■ Text block
Start of Block

Neural Architectures
====================

IPSL-AID relies on **UNet-based architectures**, adapted for climate data:

- ADM-style UNet
- Conditional UNet variants
- Support for static and dynamic covariates
- Flexible input / output channel definitions

Architectures are selected using runtime parameters, allowing rapid experimentation
without code changes.

.. figure:: ../../images/unet.png
   :width: 90%
   :align: center

   Shematic of the UNet architecture used in IPSL-AID, showing encoder, decoder, and attention components.

Default Configuration
---------------------

The U-Net configuration includes:

- Base channel count: :math:`C_\mathrm{base} = 128`
- Channel multipliers per resolution: `[1, 2, 3, 4]`
- Residual blocks per resolution: 3
- Self-attention at resolutions: `[32, 16, 8]`
- Dropout probability: :math:`p = 0.10`
- Embedding dimension: :math:`C_\mathrm{emb} = 4 \times C_\mathrm{base}`

Architecture Components
-----------------------

**Encoder**
   Progressive downsampling with convolutional and residual blocks.

End of Block

■ Collected data
Start of Block

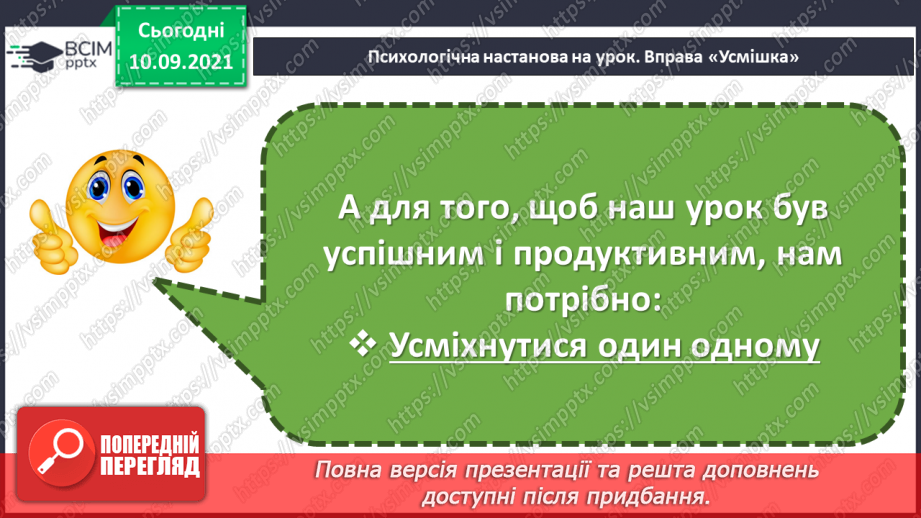 №020-23 - Однорідні члени речення. Повторення2 №020-23 - Однорідні члени речення. Повторення2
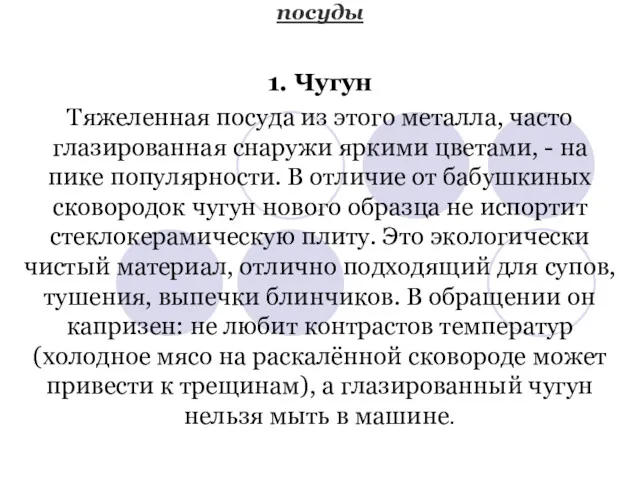 7 основных материалов для кухонной посуды 1. Чугун Тяжеленная посуда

End of Block

From the neural architectures page, list each setting under "Default Configuration" with its value.

- Base channel count: 128
- Channel multipliers per resolution: [1, 2, 3, 4]
- Residual blocks per resolution: 3
- Self-attention at resolutions: [32, 16, 8]
- Dropout probability: 0.10
- Embedding dimension: 4 × the base channel count